— AUSGEWÄHLTER ABSCHNITT —
Bei dem als Small Diameter Bomb (SDB) bezeichneten Waffensystem handelt es sich um eine raketengestützte lenkbare Gleitbombe. Ihre Reichweite ist doppelt so groß wie die der HIMARS-Raketen, die Washington bereits geliefert hat.

Soldaten der 3rd Munitions Squadron der US Air Force mit Small Diameter Bombs (SDB) während eines Bereitschaftstrainings auf dem Luftwaffenstützpunkt Joint Base Elmendorf-Richardson in Alaska am 9. Februar 2018. (Foto: Alejandro Peña, US Air Force)

Mit dieser Ankündigung widerspricht Biden seiner Zusicherung vom Mai, als er erklärt hatte: „Weder ermutigen wir die Ukraine noch versetzen wir sie in die Lage, jenseits ihrer Grenzen anzugreifen.“ Zudem hatte er erklärt: „Wir liefern der Ukraine keine Raketensysteme, mit denen Angriffe auf Russland möglich sind.“

Die Ankündigung ist das jüngste Element in einer extrem schnellen Eskalation der Beteiligung der USA am Krieg in den letzten zwei Wochen. Am 26. Januar erklärte das Weiße Haus, es werde der Ukraine 31 Abrams-Kampfpanzer liefern. Dieser Schritt erfolge im Rahmen einer Koalition aus Nato-Staaten, die der Ukraine in einer ersten „Welle“ über 120 Kampfpanzer liefern.

Direkt nach dieser Ankündigung gab das Weiße Haus bekannt, dass die US-Regierung Gespräche über die Lieferung von F-16-Kampfflugzeugen an die Ukraine führe, während Demokraten und Republikaner sowie dominante Teile der US-Medien deren Entsendung forderten.

Die erwartete Ankündigung der neuen Langstreckenwaffen kommt zu einem Zeitpunkt, an dem die Regierung Biden laut Presseberichten erwägt, einen ukrainischen Angriff auf die mehrheitlich russischsprachige Halbinsel Krim, die Russland seit 2014 als sein Territorium beansprucht, offen zu unterstützen.

Die Biden-Regierung hatte bereits 2021 die Krim-Plattform der Selenskyj-Regierung in der Ukraine unterstützt, welche die „Rückeroberung der Krim“ vorsieht. Seit dem russischen Einmarsch in die Ukraine hatte Washington seine explizite Unterstützung für das offizielle Kriegsziel der Selenskyj-Regierung abgemildert, um den massiv eskalierenden Charakter der eigenen Beteiligung am Krieg zu verschleiern.

— BEREITGESTELLTES MATERIAL —
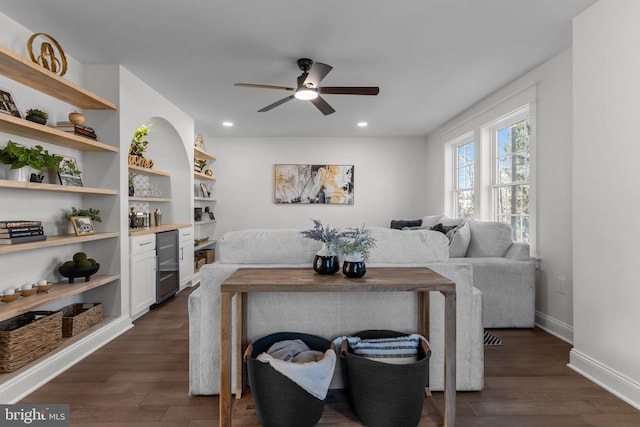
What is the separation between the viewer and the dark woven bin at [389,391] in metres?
1.59

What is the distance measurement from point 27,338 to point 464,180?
522 centimetres

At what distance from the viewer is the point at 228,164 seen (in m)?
6.38

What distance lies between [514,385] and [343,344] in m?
1.19

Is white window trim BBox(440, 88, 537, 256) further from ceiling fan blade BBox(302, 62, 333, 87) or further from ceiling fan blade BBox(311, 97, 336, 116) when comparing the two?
ceiling fan blade BBox(302, 62, 333, 87)

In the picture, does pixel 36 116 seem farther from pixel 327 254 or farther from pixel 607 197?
pixel 607 197

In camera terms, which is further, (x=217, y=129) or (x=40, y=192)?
(x=217, y=129)

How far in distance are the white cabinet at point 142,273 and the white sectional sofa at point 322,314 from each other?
5.51 ft

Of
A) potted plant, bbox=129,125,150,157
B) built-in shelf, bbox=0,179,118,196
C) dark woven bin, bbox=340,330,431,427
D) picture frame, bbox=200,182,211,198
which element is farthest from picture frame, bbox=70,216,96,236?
picture frame, bbox=200,182,211,198

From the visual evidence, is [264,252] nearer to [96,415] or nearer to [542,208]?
[96,415]

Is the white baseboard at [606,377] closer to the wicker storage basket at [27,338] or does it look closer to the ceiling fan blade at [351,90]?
the ceiling fan blade at [351,90]

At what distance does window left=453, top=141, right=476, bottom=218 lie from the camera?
4.92m

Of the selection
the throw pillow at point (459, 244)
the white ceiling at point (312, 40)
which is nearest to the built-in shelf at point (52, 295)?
the white ceiling at point (312, 40)

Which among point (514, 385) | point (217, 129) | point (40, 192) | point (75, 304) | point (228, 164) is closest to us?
point (514, 385)

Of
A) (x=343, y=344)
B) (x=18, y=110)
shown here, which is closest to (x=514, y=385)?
(x=343, y=344)
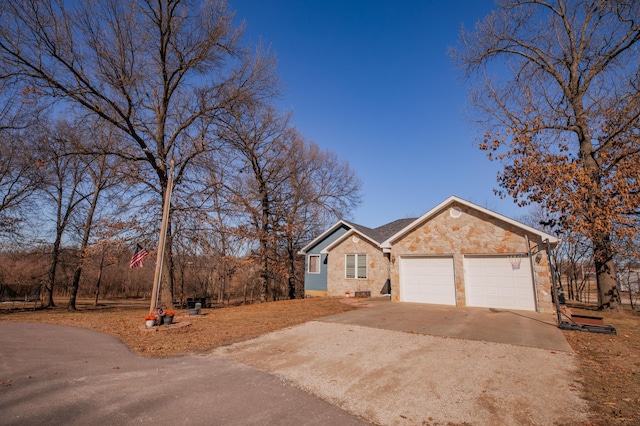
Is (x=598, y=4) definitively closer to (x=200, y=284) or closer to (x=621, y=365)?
(x=621, y=365)

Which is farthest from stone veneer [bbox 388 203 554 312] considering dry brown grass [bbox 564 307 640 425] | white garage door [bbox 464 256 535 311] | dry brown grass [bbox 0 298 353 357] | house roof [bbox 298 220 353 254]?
house roof [bbox 298 220 353 254]

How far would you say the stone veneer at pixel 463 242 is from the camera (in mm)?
11883

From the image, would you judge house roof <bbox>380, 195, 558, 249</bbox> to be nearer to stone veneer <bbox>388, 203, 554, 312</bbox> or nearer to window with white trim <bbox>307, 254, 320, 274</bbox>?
stone veneer <bbox>388, 203, 554, 312</bbox>

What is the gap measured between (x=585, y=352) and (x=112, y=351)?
33.8 ft

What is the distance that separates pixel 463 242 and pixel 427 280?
2398 millimetres

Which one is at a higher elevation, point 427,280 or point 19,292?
point 427,280

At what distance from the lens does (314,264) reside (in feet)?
78.6

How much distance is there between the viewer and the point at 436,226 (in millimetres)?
14375

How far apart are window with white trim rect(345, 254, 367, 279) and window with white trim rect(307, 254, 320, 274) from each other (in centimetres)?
→ 340

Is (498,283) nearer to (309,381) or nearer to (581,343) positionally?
(581,343)

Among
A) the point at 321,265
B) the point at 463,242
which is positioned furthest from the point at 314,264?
the point at 463,242

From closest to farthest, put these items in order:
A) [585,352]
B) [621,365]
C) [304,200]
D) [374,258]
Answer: [621,365]
[585,352]
[374,258]
[304,200]

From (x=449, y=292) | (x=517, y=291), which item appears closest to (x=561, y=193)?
(x=517, y=291)

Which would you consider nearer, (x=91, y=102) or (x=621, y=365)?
(x=621, y=365)
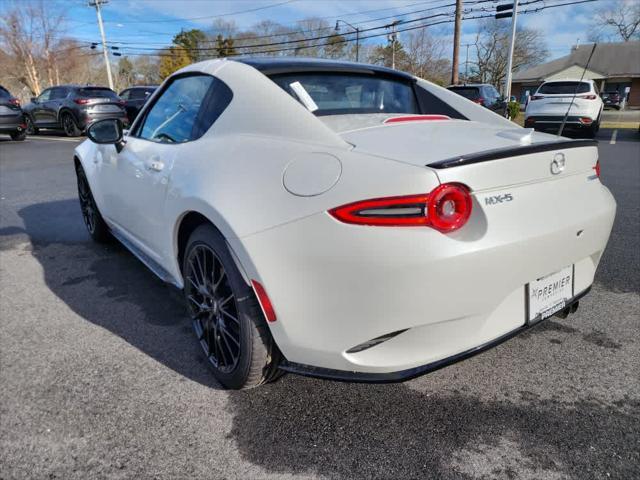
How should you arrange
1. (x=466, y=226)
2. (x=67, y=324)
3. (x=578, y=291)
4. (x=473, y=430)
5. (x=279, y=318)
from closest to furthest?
(x=466, y=226)
(x=279, y=318)
(x=473, y=430)
(x=578, y=291)
(x=67, y=324)

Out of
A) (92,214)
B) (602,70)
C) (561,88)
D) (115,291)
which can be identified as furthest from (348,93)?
(602,70)

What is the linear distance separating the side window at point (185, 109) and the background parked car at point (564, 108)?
9.42 m

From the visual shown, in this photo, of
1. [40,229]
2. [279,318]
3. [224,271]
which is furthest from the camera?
[40,229]

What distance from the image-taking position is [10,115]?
13.6 meters

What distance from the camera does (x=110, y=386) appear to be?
7.32 ft

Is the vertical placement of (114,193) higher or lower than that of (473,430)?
higher

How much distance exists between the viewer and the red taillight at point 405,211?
1.52 m

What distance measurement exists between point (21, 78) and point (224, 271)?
5113cm

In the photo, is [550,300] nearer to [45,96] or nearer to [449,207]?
[449,207]

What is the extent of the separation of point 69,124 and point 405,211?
16.6 metres

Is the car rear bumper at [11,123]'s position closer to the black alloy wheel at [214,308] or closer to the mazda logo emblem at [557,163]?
the black alloy wheel at [214,308]

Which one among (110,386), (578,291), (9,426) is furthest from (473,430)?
(9,426)

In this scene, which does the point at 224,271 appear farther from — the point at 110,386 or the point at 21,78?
the point at 21,78

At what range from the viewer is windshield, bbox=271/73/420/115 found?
2367 millimetres
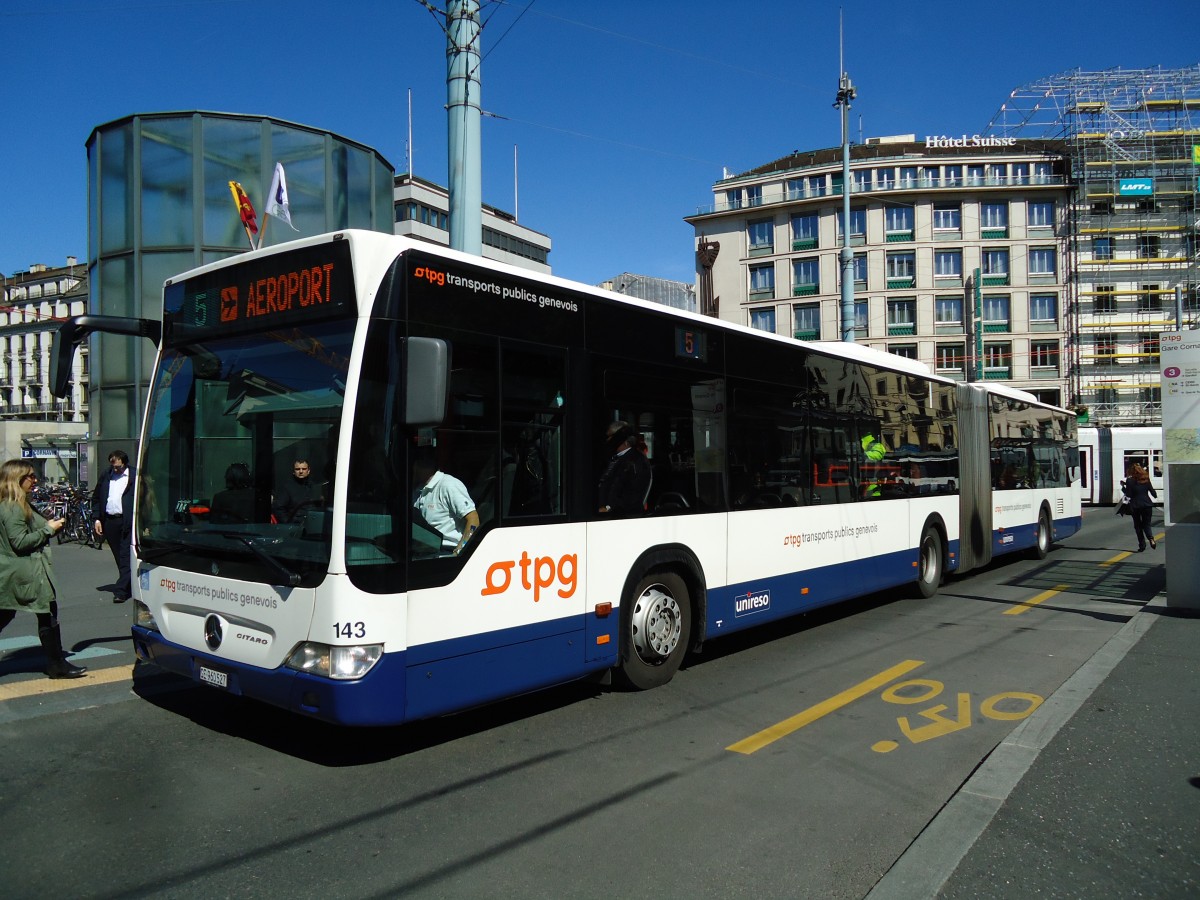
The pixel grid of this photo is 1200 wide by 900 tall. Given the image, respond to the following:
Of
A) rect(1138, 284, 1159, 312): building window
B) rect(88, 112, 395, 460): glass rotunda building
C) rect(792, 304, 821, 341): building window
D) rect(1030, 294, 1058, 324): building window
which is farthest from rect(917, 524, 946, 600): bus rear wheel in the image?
rect(1138, 284, 1159, 312): building window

— ZIEL —
Kopiere aus dem Abschnitt über die US-Waffenlieferungen an die Ukraine wortgetreu alles ab „Bei dem als“ bis hinab zu „bereits geliefert hat.“. Stütze dich ausschließlich auf den Abschnitt.

— SCHRIFTLICHE ANTWORT —
Bei dem als Small Diameter Bomb (SDB) bezeichneten Waffensystem handelt es sich um eine raketengestützte lenkbare Gleitbombe. Ihre Reichweite ist doppelt so groß wie die der HIMARS-Raketen, die Washington bereits geliefert hat.